- Born: 10 August 1944 Wytheville, Virginia
- Died: 20 October 2018 (aged 74)
- Spouse: Carl Byrne Hatfield
- Awards: National Wetlands Award in Science Research, Environmental Law Institute (2010) Fellow Award, Society of Wetland Scientists (2008)

Academic background
- Education: University of North Carolina at Chapel Hill (PhD) Roanoke College (B.S.)
- Doctoral advisor: Frank McCormick

Academic work
- Discipline: Ecology
- Sub-discipline: Wetland ecology
- Institutions: Saginaw Valley State University (1970-71) University of Georgia (1972-2018)

= Rebecca Sharitz =

Professor

Rebecca R. Sharitz (1944-2018) was an emeritus professor at the University of Georgia who spent the majority of her career as a senior researcher in the UGA's Savannah River Ecology Laboratory. Her research centered on wetlands and their ecological functions with a focus on river floodplains, swamp forests, and Carolina Bays.

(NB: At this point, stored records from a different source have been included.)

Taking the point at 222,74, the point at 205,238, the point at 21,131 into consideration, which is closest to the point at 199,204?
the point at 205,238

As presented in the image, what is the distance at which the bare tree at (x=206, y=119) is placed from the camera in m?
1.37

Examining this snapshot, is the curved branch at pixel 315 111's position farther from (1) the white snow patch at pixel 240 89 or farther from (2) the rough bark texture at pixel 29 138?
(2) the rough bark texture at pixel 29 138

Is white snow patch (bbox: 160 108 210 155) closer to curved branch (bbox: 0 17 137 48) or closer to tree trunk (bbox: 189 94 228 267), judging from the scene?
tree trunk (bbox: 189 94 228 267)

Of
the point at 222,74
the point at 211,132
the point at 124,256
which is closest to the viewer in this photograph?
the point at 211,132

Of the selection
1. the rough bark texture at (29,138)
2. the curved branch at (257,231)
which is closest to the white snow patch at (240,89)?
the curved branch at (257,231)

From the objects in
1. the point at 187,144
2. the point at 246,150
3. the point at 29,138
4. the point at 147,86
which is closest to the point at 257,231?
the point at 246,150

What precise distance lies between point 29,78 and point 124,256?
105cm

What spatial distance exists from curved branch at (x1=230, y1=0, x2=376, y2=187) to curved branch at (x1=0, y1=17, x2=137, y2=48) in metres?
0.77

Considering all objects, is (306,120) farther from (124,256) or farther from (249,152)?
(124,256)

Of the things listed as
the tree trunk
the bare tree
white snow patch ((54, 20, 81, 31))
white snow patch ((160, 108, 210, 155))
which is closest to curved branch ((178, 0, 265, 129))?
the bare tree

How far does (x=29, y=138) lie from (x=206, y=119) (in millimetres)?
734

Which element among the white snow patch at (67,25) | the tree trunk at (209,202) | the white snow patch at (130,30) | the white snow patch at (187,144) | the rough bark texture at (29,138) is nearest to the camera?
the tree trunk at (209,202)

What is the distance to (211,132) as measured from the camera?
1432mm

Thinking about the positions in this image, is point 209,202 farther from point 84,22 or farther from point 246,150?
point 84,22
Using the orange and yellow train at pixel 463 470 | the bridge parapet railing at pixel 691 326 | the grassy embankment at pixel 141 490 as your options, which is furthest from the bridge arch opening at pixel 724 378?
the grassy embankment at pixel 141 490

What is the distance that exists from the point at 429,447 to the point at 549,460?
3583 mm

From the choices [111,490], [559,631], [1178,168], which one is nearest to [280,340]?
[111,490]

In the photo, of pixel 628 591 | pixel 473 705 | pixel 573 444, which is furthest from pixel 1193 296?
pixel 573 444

== Early life and education ==
Rebecca Sharitz was born in Wytheville, Virginia. In 1966, she received her B.S. in Botany at Roanoke College in Salem, Virginia. She continued her education at the University of North Carolina at Chapel Hill completing her Ph.D. in Ecology in 1970.

== Career and research ==
Sharitz began her career as an Assistant Professor of Biology at Saginaw Valley State University (1970-71), but the majority of her professional life was spent working at the University of Georgia (1972-2018). In addition to her role as a research ecologist in the Savannah River Ecology Laboratory, she also served as a professor of Botany, Plant Biology, and Ecology while at the University of Georgia.

Sharitz researched ecological processes in wetlands focusing predominantly on wetlands in the southeastern U.S. Her long research career included investigations of wetland responses to natural and anthropogenic disturbances, like thermal pollution, as well as work on the restoration of degraded wetlands and the conservation of rare species. Some notable findings in Sharitz's research were the discoveries of links between wetland forest regeneration and flooding due to storm events, dam alterations, and hydrologic discharge from nuclear reactors. Specifically, regeneration was reduced after such events, such as with Taxodium distichum having reduced growth after hydrologic disruptions from dam alterations as well as reduced diversity in tree species of the Congaree Swamp due to hurricane damages.

During her time as a professor, she oversaw over 100 volunteers, 30 graduate students, and 13 postdoctoral fellows.

== Honors & awards ==
Throughout her career, Sharitz received various awards and recognitions for her research and teaching. Notable honors and awards are listed below:
- Fellow of the Ecological Society of America, 2012
- National Wetlands Award in Science Research, Environmental Law Institute (2010)
- Fellow Award, Society of Wetland Scientists (2008)
- Vice President, International Association for Ecology (2002-05)
- Committee Member, National Academy of Sciences Committee on Restoration of the Greater Everglades Ecosystem (1999)
- Meritorious Teaching Award, Association of Southeastern Biologists (1997)
- Vice President, Ecological Society of America (1990-91)
- President, Association of Southeastern Biologists (1987)
Posthumously, Sharitz's family developed a fellowship to honor Sharitz and her late husband Carl Byrne Hatfield, who worked at the U.S. Department of Energy's Savannah River Site. The Dr. Rebecca Reyburn Sharitz and Carl Byrne Hatfield Fellowship Fund provides financial support to PhD candidates at the University of Georgia focused on ecology or plant biology.

=== Selected publications ===
- "Ecology of freshwater and estuarine wetlands" (2014)
- King, Sammy L. (2009). "The ecology, restoration, and management of southeastern floodplain ecosystems: A synthesis"
- Sharitz, Rebecca R. (2003). "Carolina bay wetlands: Unique habitats of the southeastern United States"
- De Steven, Diane, & Sharitz, Rebecca R. (1997). "Differential recovery of a deepwater swamp forest across a gradient of disturbance intensity". Wetlands. 17 (4): 476–484. doi.org/10.1007/BF03161513.
- Putz, Francis E., & Sharitz, Rebecca R. (1991). "Hurricane damage to old-growth forest in Congaree Swamp National Monument, South Carolina, U.S.A." Canadian Journal of Forest Research. 21 (12): 1765–1770. doi.org/10.1139/x91-244.